Al di là della musica e delle letture, anche qui come nel resto del mondo le giornate sono punteggiate dalle notizie e dalle discussioni legate alla pandemia. In Svizzera la Presidentessa della Confederazione Simonetta Sommaruga ha condiviso già da alcuni giorni il percorso a tappe successive per un ritorno a una quasi-normalità del paese. Il Governo si è dato la priorità assoluta di rendere disponibili i fondi previsti per la ripartenza economica con la massima celerità attraverso meccanismi semplificati, e di allargare le misure a tutte quelle categorie di persone e imprese che ne abbiano la necessità.
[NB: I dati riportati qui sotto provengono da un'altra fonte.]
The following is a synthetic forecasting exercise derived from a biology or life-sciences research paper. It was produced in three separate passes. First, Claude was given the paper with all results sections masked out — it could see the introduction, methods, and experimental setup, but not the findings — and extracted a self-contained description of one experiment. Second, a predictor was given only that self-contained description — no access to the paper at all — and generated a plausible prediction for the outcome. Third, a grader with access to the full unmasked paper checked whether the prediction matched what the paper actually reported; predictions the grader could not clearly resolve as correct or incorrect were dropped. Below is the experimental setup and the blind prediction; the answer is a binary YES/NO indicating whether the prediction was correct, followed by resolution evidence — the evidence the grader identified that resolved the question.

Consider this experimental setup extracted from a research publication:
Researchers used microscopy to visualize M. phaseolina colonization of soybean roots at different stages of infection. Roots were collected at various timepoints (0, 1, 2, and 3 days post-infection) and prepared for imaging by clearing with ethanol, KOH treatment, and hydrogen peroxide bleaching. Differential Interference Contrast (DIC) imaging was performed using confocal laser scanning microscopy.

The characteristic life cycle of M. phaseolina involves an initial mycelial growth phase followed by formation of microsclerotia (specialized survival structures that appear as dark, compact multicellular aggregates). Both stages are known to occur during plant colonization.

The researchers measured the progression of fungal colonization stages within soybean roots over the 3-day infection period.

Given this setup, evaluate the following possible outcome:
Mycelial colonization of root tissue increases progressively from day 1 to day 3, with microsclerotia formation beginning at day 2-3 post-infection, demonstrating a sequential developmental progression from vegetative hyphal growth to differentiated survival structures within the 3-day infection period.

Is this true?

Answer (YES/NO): YES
La riflessione politica si sta concentrando sui cambiamenti necessari che la crisi corona virus ci impone a livello di scelte energetiche, sanitarie e soprattutto sociali per evitare che le disparità economiche, già significative prima dell’epidemia, si accentuino fino a raggiungere un punto di non ritorno. È un’opportunità unica a livello pubblico e privato per chiunque voglia ripensare all’implicazioni della crisi, riconsiderare la propria vita e il proprio paese e ricostruirli su basi più sostenibili ed eque. E vengono in mente le parole di Italo Calvino premonitrici e ispiratrici: “Vedevam l’altra riva, la vita, tutto il bene del mondo oltre al ponte”.